Task description: The lines to extract start at the one containing "Looking at the photo, would" and end with the last line; give them exactly and nothing more.

* START Extracted material *

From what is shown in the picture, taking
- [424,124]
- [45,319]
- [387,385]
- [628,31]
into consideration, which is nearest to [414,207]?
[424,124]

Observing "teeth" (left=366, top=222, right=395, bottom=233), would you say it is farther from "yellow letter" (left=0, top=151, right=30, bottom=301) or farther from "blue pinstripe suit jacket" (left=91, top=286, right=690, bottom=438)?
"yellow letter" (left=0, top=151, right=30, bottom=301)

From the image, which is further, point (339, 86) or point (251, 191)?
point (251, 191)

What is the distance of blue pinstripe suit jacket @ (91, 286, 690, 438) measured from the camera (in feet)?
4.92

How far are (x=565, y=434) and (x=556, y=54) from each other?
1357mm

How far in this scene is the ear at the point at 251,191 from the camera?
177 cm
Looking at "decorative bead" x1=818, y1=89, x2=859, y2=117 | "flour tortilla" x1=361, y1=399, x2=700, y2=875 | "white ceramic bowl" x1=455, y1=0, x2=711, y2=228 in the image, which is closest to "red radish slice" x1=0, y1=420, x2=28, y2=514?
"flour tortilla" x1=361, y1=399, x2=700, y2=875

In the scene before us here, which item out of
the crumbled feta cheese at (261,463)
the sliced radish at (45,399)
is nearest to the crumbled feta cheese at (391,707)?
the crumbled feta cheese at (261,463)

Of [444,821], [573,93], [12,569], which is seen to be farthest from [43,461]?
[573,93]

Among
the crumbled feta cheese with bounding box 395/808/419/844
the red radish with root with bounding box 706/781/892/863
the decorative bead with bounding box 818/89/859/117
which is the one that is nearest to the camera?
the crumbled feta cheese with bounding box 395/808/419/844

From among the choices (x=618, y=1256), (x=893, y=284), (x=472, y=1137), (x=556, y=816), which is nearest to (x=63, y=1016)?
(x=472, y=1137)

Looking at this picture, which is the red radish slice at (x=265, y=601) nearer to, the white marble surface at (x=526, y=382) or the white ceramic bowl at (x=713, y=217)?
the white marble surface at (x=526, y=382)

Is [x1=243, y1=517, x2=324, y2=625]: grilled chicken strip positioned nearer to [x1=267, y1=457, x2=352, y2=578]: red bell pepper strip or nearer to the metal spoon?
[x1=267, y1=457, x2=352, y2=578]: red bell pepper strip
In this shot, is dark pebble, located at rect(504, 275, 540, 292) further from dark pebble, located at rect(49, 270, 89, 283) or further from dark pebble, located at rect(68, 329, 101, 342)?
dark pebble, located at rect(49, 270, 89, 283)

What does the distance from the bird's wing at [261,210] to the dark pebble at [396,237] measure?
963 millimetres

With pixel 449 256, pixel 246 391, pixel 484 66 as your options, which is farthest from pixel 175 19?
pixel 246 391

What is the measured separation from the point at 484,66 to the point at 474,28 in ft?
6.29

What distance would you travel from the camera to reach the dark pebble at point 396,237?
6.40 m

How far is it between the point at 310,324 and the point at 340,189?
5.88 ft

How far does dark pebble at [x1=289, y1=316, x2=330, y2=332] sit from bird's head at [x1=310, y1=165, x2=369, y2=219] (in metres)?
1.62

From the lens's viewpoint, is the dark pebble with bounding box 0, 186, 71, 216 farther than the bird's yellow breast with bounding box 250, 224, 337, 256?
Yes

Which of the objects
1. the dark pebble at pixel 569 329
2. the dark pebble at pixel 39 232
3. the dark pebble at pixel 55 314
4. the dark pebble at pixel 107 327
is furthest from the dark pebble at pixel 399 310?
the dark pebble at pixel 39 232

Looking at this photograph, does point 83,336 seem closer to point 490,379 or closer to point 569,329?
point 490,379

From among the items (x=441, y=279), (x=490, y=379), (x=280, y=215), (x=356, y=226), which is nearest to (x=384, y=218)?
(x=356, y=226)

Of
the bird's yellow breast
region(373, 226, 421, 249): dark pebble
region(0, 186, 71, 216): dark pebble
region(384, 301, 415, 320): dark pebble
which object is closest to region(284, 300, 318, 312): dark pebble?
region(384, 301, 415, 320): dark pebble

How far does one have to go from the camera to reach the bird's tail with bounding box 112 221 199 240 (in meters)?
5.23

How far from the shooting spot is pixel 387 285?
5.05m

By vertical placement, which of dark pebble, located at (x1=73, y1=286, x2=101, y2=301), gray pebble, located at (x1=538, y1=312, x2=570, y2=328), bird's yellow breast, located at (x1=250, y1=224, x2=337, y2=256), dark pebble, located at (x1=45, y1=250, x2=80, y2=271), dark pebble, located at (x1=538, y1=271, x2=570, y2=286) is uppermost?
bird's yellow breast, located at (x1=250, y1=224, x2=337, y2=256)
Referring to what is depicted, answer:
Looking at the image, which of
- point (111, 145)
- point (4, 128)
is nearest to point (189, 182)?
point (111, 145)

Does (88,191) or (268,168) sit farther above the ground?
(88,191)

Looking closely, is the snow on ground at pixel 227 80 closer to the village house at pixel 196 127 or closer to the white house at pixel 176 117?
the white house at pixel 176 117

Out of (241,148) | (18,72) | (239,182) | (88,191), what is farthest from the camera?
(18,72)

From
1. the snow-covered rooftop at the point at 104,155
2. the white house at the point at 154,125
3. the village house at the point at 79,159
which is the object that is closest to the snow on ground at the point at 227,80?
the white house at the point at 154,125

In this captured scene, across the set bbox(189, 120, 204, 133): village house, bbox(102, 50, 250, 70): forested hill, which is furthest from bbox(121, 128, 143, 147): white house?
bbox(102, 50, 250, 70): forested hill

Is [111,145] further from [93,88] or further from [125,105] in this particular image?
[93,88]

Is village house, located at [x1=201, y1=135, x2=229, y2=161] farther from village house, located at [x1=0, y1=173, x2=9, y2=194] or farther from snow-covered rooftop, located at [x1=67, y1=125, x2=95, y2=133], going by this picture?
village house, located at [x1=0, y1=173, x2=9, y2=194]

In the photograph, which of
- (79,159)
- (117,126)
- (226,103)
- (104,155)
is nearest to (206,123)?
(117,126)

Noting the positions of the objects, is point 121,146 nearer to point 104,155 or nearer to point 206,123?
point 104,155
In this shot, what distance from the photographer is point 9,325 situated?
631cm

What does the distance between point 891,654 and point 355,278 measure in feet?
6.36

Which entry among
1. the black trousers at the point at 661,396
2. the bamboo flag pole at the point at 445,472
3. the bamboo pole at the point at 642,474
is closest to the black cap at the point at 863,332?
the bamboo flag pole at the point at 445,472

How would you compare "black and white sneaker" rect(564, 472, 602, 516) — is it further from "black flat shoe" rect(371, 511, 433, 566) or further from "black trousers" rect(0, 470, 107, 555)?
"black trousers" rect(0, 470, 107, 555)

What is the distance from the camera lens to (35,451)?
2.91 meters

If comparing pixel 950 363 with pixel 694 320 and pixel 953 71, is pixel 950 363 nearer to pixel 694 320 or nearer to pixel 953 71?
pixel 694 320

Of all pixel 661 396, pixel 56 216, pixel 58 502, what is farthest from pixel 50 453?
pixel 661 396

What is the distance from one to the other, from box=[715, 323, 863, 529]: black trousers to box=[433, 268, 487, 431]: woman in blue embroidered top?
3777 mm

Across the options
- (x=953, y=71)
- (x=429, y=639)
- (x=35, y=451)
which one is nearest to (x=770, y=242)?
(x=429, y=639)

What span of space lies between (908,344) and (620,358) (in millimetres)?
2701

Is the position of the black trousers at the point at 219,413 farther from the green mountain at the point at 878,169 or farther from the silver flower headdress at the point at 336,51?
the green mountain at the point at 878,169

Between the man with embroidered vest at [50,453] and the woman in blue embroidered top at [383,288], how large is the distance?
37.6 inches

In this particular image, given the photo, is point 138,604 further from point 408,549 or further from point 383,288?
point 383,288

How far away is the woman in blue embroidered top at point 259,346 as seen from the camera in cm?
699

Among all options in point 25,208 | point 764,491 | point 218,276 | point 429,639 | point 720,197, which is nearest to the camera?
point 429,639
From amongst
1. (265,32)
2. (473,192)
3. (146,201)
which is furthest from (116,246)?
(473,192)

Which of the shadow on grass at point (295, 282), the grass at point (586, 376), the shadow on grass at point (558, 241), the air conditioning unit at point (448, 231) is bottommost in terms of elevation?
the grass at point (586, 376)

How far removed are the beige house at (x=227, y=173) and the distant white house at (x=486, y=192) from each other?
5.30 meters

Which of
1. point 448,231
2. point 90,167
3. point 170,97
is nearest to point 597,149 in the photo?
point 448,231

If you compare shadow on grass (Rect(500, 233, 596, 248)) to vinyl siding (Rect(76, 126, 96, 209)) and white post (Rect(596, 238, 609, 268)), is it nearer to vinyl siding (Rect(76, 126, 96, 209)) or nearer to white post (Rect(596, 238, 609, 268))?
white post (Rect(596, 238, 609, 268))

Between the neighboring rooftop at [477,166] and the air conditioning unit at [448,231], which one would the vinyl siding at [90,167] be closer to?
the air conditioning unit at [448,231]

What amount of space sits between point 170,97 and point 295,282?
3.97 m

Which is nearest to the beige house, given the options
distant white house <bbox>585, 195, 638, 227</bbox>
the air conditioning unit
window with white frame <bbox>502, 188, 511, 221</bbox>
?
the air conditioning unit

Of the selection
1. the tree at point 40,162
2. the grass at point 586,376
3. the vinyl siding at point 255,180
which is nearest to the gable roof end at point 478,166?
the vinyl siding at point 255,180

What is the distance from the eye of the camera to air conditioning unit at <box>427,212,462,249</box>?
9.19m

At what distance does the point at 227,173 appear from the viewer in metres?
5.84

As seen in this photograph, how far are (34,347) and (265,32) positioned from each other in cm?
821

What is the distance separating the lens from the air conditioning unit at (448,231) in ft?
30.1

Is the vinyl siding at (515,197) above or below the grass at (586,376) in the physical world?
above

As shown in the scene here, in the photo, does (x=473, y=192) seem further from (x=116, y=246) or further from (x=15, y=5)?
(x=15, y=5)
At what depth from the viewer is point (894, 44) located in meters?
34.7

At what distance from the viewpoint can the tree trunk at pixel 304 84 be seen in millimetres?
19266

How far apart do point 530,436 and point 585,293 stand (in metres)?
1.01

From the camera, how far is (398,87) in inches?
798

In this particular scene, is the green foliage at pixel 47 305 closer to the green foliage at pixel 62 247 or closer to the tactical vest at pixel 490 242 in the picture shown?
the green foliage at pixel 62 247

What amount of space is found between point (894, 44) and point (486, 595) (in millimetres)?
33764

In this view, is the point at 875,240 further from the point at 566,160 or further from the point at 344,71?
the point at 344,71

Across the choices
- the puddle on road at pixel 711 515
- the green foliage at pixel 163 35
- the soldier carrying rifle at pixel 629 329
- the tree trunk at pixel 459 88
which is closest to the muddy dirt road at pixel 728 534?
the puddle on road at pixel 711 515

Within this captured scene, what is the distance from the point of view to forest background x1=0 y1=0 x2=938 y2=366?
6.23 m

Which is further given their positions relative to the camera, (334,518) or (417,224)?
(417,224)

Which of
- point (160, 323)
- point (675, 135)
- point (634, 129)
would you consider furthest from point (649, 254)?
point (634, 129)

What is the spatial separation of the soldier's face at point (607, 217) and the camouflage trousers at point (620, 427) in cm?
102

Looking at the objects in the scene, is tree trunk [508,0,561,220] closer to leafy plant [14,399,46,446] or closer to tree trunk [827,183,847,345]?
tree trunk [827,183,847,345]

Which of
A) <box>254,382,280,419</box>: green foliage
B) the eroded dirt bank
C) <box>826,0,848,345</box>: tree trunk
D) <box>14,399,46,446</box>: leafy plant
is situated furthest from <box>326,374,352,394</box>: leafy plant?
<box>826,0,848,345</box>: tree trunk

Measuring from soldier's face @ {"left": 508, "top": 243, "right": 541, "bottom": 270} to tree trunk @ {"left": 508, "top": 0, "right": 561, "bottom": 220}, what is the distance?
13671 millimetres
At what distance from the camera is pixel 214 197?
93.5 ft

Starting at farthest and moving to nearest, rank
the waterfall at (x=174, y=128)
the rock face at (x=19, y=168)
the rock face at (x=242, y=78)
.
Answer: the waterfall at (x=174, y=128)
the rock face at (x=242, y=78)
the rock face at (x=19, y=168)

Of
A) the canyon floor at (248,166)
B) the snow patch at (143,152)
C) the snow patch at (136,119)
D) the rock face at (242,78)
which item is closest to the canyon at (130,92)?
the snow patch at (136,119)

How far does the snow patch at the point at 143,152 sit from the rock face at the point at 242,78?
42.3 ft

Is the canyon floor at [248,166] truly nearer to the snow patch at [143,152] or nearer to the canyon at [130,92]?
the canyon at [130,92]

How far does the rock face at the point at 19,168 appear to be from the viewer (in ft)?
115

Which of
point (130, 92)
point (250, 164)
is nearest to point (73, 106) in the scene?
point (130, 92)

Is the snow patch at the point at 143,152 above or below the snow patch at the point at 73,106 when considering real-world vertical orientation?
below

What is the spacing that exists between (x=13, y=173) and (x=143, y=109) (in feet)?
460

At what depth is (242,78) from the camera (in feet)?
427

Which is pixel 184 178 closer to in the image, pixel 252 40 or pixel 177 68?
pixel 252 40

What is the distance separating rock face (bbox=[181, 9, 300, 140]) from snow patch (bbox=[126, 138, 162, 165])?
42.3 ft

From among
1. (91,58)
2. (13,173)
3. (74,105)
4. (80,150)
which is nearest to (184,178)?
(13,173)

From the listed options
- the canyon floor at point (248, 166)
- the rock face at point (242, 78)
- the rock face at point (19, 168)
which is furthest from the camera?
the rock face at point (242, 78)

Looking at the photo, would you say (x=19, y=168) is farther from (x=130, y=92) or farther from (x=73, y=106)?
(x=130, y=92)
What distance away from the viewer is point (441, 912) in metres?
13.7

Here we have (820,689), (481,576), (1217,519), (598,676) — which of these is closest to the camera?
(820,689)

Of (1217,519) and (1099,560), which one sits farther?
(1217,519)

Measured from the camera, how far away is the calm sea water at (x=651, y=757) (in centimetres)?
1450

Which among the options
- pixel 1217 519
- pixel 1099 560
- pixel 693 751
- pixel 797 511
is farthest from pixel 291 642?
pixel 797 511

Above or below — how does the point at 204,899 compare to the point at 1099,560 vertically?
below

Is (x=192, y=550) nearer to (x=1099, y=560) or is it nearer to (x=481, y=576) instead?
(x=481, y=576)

* END Extracted material *

Exercise response:
Looking at the photo, would you say (x=19, y=168) is farther from (x=130, y=92) or farther from (x=73, y=106)?
(x=130, y=92)
What distance away from the viewer is point (441, 912) in metres?
13.7

Here we have (820,689), (481,576), (1217,519), (598,676) — which of these is closest to the camera?
(820,689)

Of (1217,519) and (1099,560), which one sits farther?
(1217,519)

Measured from the camera, how far away is the calm sea water at (x=651, y=757) (in centimetres)?
1450

Which among the options
- pixel 1217 519
- pixel 1099 560
- pixel 693 751
- pixel 797 511
is farthest from pixel 291 642?
pixel 797 511

Above or below — how does the point at 204,899 compare to the point at 1099,560 vertically?
below

Is (x=192, y=550) nearer to (x=1099, y=560) or is it nearer to (x=481, y=576) instead?
(x=481, y=576)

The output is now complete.